#### EXERCISES
(1) Using the passage below on optimistic locking in a ledger, explain in one to three sentences why only the ledger account carries a lock_version field.
(2) Rewrite part of the passage below on optimistic locking, beginning at the words "2. VALIDATE &" and stopping after "can read concurrently)", with "Fetch" replaced by "Retrieve".

#### PASSAGE

Each transaction contains 2+ entries (one debit, one credit minimum for double-entry)
Each entry affects an account balance
The lock_version field on accounts is critical—it’s the mechanism that makes optimistic locking work

Note that only LEDGER_ACCOUNT has a lock_version field. Transactions and entries are immutable (append-only), so they don’t need concurrency control. The contention point is account balances, which are updated frequently.

The Three-Phase Transaction Pattern

The core of our optimistic locking approach is this pattern:

1. READ: Fetch all affected accounts (no locks held)
2. VALIDATE & BUILD: Calculate balance updates in-memory
3. WRITE: Execute batched writes in single database transaction

Let’s walk through the implementation:

Phase 1: READ - Fetch Accounts Without Locks (source)

public async createTransaction(
  transaction: LedgerTransactionEntity
): Promise<LedgerTransactionEntity> {
  // 1. Fetch all ledger accounts (NO LOCKS - other transactions can read concurrently)
  const accountIds = transaction.entries.map(e => e.accountId.toString());
  const accounts = await this.db
    .select()
    .from(LedgerAccountsTable)
    .where(and(inArray(LedgerAccountsTable.id, accountIds)));

Critical: This is a plain SELECT, not SELECT FOR UPDATE. Other transactions can read and write these accounts concurrently.

Phase 2: VALIDATE & BUILD - Calculate Balances In-Memory (source)

  // 2. Update balances In-memory
  const ledgerAccountsById = new Map(
    accounts.map(a => {
      const account = LedgerAccountEntity.fromRecord(a);
      return [account.id.toString(), account];
    })
  );

  const ledgerAccounts = transaction.entries.map(entry => {
    const account = ledgerAccountsById.get(entry.accountId.toString());
    if (account !== undefined) {
      return account.applyEntry(entry);  // Returns new immutable entity
    }
    throw new NotFoundError(
      `Missing Ledger Account ${entry.accountId.toString()}, for entry ${entry.id.toString()}`
    );
  });

The applyEntry() method implements double-entry accounting rules:

public applyEntry(entry: { direction: "debit" | "credit"; amount: number }): LedgerAccountEntity {
  let newPostedAmount = this.postedAmount;
  let newPostedCredits = this.postedCredits;
  let newPostedDebits = this.postedDebits;

  // Apply double-entry accounting rules based on account's normal balance
  if (this.normalBalance === "debit") {
    if (entry.direction === "debit") {
      // Debit increases debit accounts (Assets, Expenses)

#### DATA EXCERPT
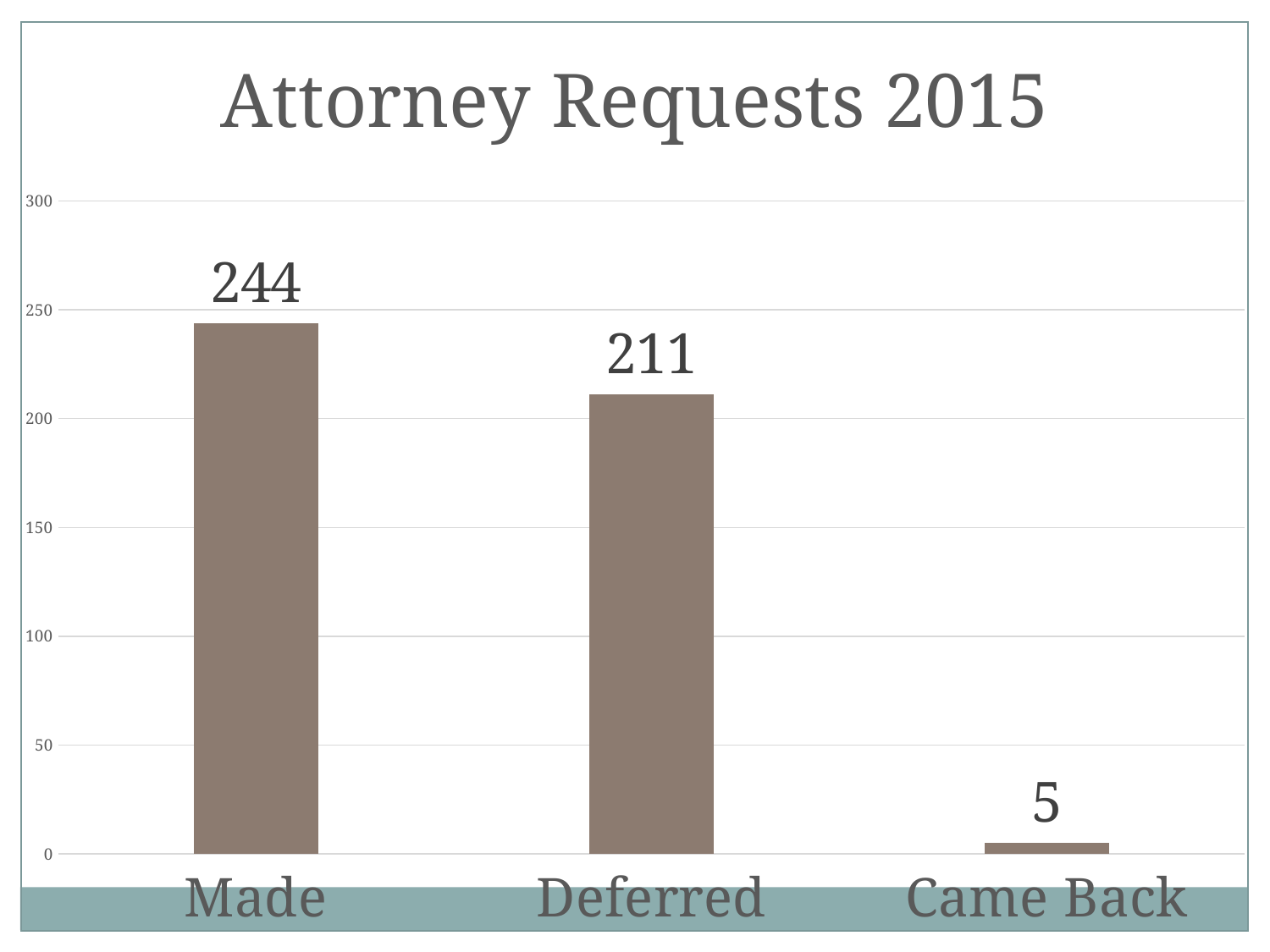
What is the difference between the values for Deferred and Came Back? 206 What is the value for Deferred? 211 How many categories are shown in the chart? 3 What is the value for Made? 244 What kind of chart is shown on the slide? bar chart What is the value for Came Back? 5 Which category has the lowest value? Came Back Which is larger, the value for Made or the value for Deferred? Made Which category has the highest value? Made What is the title of the chart? Attorney Requests 2015 Is the value for Deferred greater or less than 200? greater What is the difference between the values for Made and Deferred? 33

#### RESULTS BY TASK
(1) Transactions and entries are immutable and append-only, so they don't need concurrency control. The point of contention is account balances, which are updated frequently, so only accounts need the lock_version field that makes optimistic locking work.

(2)
2. VALIDATE & BUILD: Calculate balance updates in-memory
3. WRITE: Execute batched writes in single database transaction

Let’s walk through the implementation:

Phase 1: READ - Retrieve Accounts Without Locks (source)

public async createTransaction(
  transaction: LedgerTransactionEntity
): Promise<LedgerTransactionEntity> {
  // 1. Retrieve all ledger accounts (NO LOCKS - other transactions can read concurrently)